§ EXTRACT PROVIDED
◆ ◆ ◆ ◆ ◆ ◆ ◆

= Model-dependent realism =

View of scientific inquiry that focuses on the role of scientific models of phenomena

Model-dependent realism is a view of scientific inquiry that focuses on the role of scientific models of phenomena. It claims reality should be interpreted based upon these models, and where several models overlap in describing a particular subject, multiple, equally valid, realities exist. It claims that it is meaningless to talk about the "true reality" of a model as we can never be absolutely certain of anything. The only meaningful thing is the usefulness of the model. The term "model-dependent realism" was coined by Stephen Hawking and Leonard Mlodinow in their 2010 book The Grand Design.

==Overview==
Model-dependent realism asserts that all we can know about "reality" consists of networks of world pictures that explain observations by connecting them by rules to concepts defined in models. Will an ultimate theory of everything be found? Hawking and Mlodinow suggest it is unclear:

In the history of science we have discovered a sequence of better and better theories or models, from Plato to the classical theory of Newton to modern quantum theories. It is natural to ask: Will this sequence eventually reach an end point, an ultimate theory of the universe, that will include all forces and predict every observation we can make, or will we continue forever finding better theories, but never one that cannot be improved upon? We do not yet have a definitive answer to this question...
— Stephen Hawking & Leonard Mlodinow, The Grand Design, p. 8

A world picture consists of the combination of a set of observations accompanied by a conceptual model and by rules connecting the model concepts to the observations. Different world pictures that describe particular data equally well all have equal claims to be valid. There is no requirement that a world picture be unique, or even that the data selected include all available observations. The universe of all observations at present is covered by a network of overlapping world pictures and, where overlap occurs; multiple, equally valid, world pictures exist. At present, science requires multiple models to encompass existing observations:

Like the overlapping maps in a Mercator projection, where the ranges of different versions overlap, they predict the same phenomena. But just as there is no flat map that is a good representation of the earth's entire surface, there is no single theory that is a good representation of observations in all situations
— Stephen Hawking & Leonard Mlodinow, The Grand Design, p. 9
 Where several models are found for the same phenomena, no single model is preferable to the others within that domain of overlap.

◆ ◆ ◆ ◆ ◆ ◆ ◆

§ EXCERPTED RECORDS
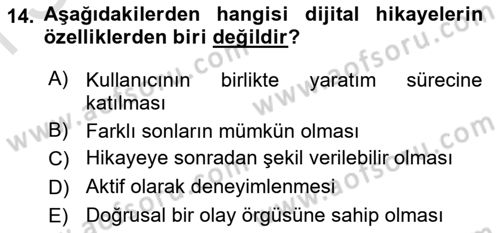 14. Aşağıdakilerden hangisi dijital hikayelerin özelliklerden biri değildir?

A) Kullanıcının birlikte yaratım sürecine katılması
B) Farklı sonların mümkün olması
C) Hikayeye sonradan şekil verilebilir olması
D) Aktif olarak deneyimlenmesi
E) Doğrusal bir olay örgüsüne sahip olması

www.aofsoru.com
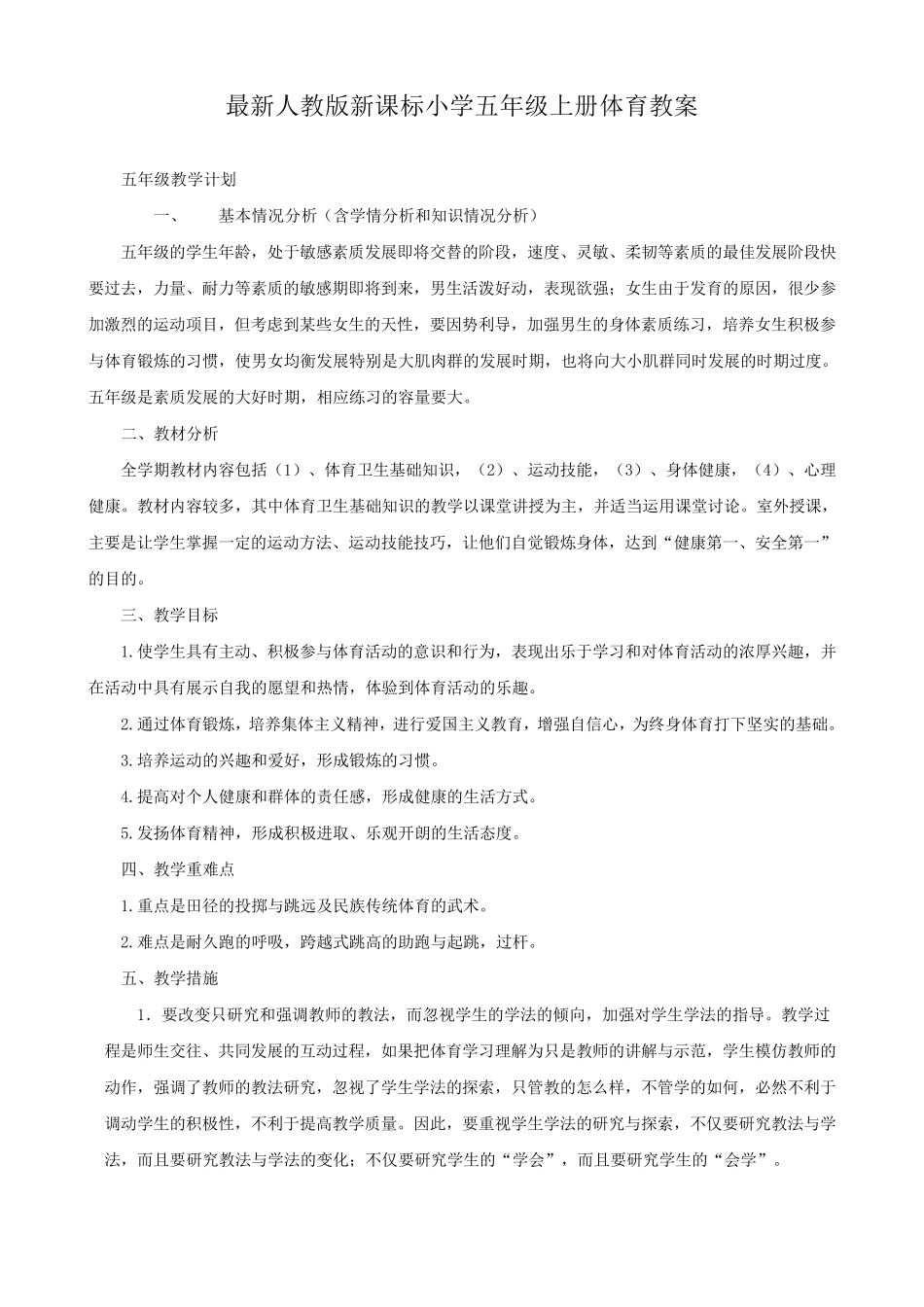 最新人教版新课标小学五年级上册体育教案

五年级教学计划

一、 基本情况分析（含学情分析和知识情况分析）

五年级的学生年龄，处于敏感素质发展即将交替的阶段，速度、灵敏、柔韧等素质的最佳发展阶段快要过去，力量、耐力等素质的敏感期即将到来，男生活泼好动，表现欲强；女生由于发育的原因，很少参加激烈的运动项目，但考虑到某些女生的天性，要因势利导，加强男生的身体素质练习，培养女生积极参与体育锻炼的习惯，使男女均衡发展特别是大肌肉群的发展时期，也将向大小肌群同时发展的时期过度。五年级是素质发展的大好时期，相应练习的容量要大。

二、教材分析

全学期教材内容包括（1）、体育卫生基础知识，（2）、运动技能，（3）、身体健康，（4）、心理健康。教材内容较多，其中体育卫生基础知识的教学以课堂讲授为主，并适当运用课堂讨论。室外授课，主要是让学生掌握一定的运动方法、运动技能技巧，让他们自觉锻炼身体，达到“健康第一、安全第一”的目的。

三、教学目标

1.使学生具有主动、积极参与体育活动的意识和行为，表现出乐于学习和对体育活动的浓厚兴趣，并在活动中具有展示自我的愿望和热情，体验到体育活动的乐趣。

2.通过体育锻炼，培养集体主义精神，进行爱国主义教育，增强自信心，为终身体育打下坚实的基础。

3.培养运动的兴趣和爱好，形成锻炼的习惯。

4.提高对个人健康和群体的责任感，形成健康的生活方式。

5.发扬体育精神，形成积极进取、乐观开朗的生活态度。

四、教学重难点

1.重点是田径的投掷与跳远及民族传统体育的武术。

2.难点是耐久跑的呼吸，跨越式跳高的助跑与起跳，过杆。

五、教学措施

1. 要改变只研究和强调教师的教法，而忽视学生的学法的倾向，加强对学生学法的指导。教学过程是师生交往、共同发展的互动过程，如果把体育学习理解为只是教师的讲解与示范，学生模仿教师的动作，强调了教师的教法研究，忽视了学生学法的探索，只管教的怎么样，不管学的如何，必然不利于调动学生的积极性，不利于提高教学质量。因此，要重视学生学法的研究与探索，不仅要研究教法与学法，而且要研究教法与学法的变化；不仅要研究学生的“学会”，而且要研究学生的“会学”。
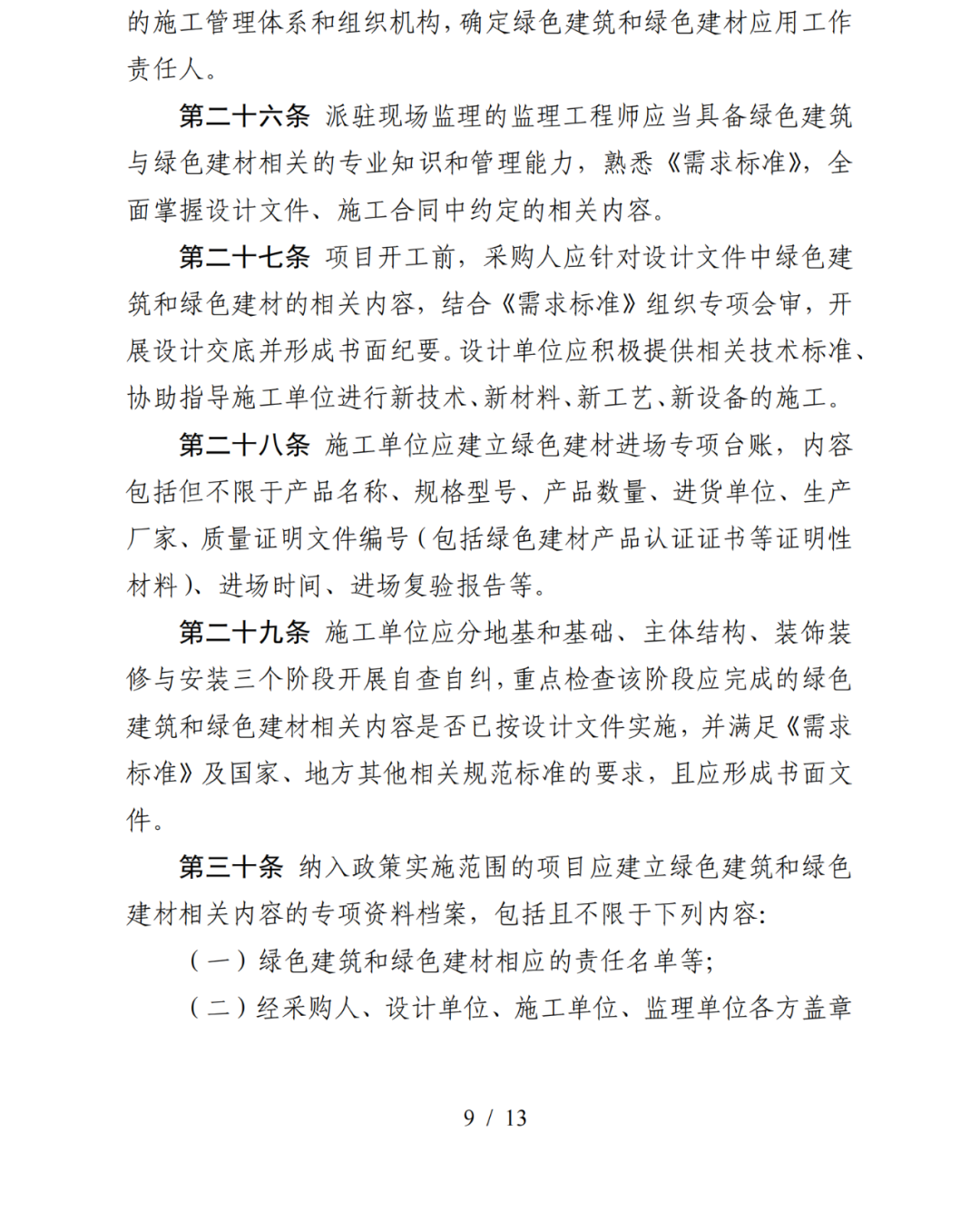 的施工管理体系和组织机构，确定绿色建筑和绿色建材应用工作责任人。

第二十六条 派驻现场监理的监理工程师应当具备绿色建筑与绿色建材相关的专业知识和管理能力，熟悉《需求标准》，全面掌握设计文件、施工合同中约定的相关内容。

第二十七条 项目开工前，采购人应针对设计文件中绿色建筑和绿色建材的相关内容，结合《需求标准》组织专项会审，开展设计交底并形成书面纪要。设计单位应积极提供相关技术标准、协助指导施工单位进行新技术、新材料、新工艺、新设备的施工。

第二十八条 施工单位应建立绿色建材进场专项台账，内容包括但不限于产品名称、规格型号、产品数量、进货单位、生产厂家、质量证明文件编号（包括绿色建材产品认证证书等证明性材料）、进场时间、进场复验报告等。

第二十九条 施工单位应分地基和基础、主体结构、装饰装修与安装三个阶段开展自查自纠，重点检查该阶段应完成的绿色建筑和绿色建材相关内容是否已按设计文件实施，并满足《需求标准》及国家、地方其他相关规范标准的要求，且应形成书面文件。

第三十条 纳入政策实施范围的项目应建立绿色建筑和绿色建材相关内容的专项资料档案，包括且不限于下列内容：

（一）绿色建筑和绿色建材相应的责任名单等；

（二）经采购人、设计单位、施工单位、监理单位各方盖章

9 / 13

◆ ◆ ◆ ◆ ◆ ◆ ◆

§ ACTIVITY LIST
- 1) Can you transcribe the passage on model-dependent realism, starting with "Model-dependent realism is" and going on through "The Grand Design."?
- 2) Could you write the next part of the passage on model-dependent realism, picking up after its final sentence?

§ ANSWER LIST
- 1)
Model-dependent realism is a view of scientific inquiry that focuses on the role of scientific models of phenomena. It claims reality should be interpreted based upon these models, and where several models overlap in describing a particular subject, multiple, equally valid, realities exist. It claims that it is meaningless to talk about the "true reality" of a model as we can never be absolutely certain of anything. The only meaningful thing is the usefulness of the model. The term "model-dependent realism" was coined by Stephen Hawking and Leonard Mlodinow in their 2010 book The Grand Design.

- 2)
==Model selection==

While not rejecting the idea of "reality-as-it-is-in-itself", model-dependent realism suggests that we cannot know "reality-as-it-is-in-itself", but only an approximation of it provided by the intermediary of models. The view of models in model-dependent realism also is related to the instrumentalist approach to modern science, that a concept or theory should be evaluated by how effectively it explains and predicts phenomena, as opposed to how accurately it describes objective reality (a matter possibly impossible to establish). A model is a good model if it:
1. Is elegant
2. Contains few arbitrary or adjustable elements
3. Agrees with and explains all existing observations
4. Makes detailed predictions about future observations that can disprove or falsify the model if they are not borne out.
"If the modifications needed to accommodate new observations become too baroque, it signals the need for a new model." Of course, an assessment like that is subjective, as are the other criteria. According to Hawking and Mlodinow, even very successful models in use today do not satisfy all these criteria, which are aspirational in nature.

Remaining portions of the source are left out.